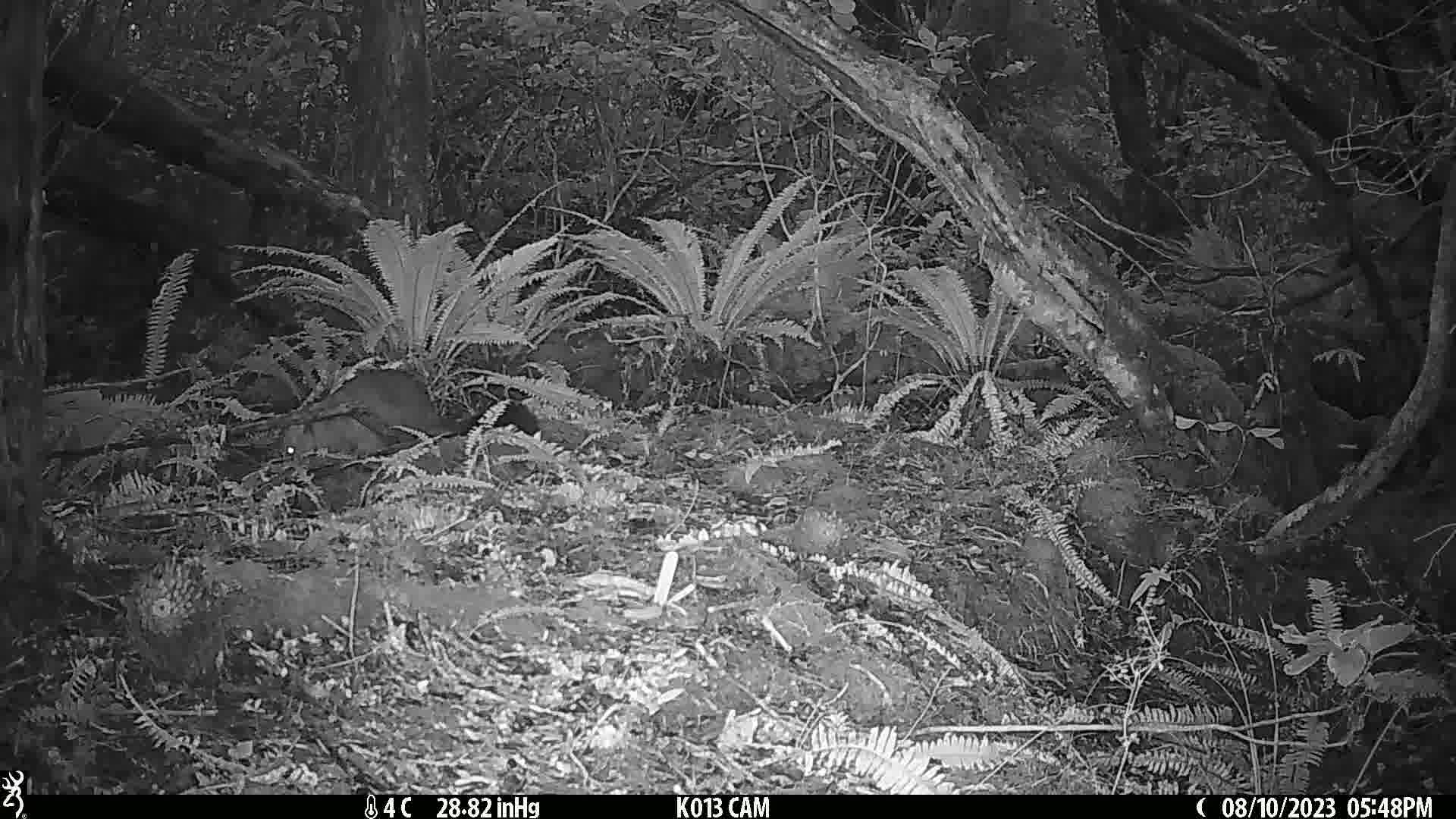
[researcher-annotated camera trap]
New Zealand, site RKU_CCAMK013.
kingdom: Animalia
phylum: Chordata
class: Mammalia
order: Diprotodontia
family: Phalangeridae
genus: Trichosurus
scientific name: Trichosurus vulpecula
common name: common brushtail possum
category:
· · ·
● What to do: Starting at the line that contains "New Zealand, site RKU_CCAMK013.", write out every line through the end of the entries, exactly and with nothing added.

● Response area:
New Zealand, site RKU_CCAMK013.
kingdom: Animalia
phylum: Chordata
class: Mammalia
order: Diprotodontia
family: Phalangeridae
genus: Trichosurus
scientific name: Trichosurus vulpecula
common name: common brushtail possum
category:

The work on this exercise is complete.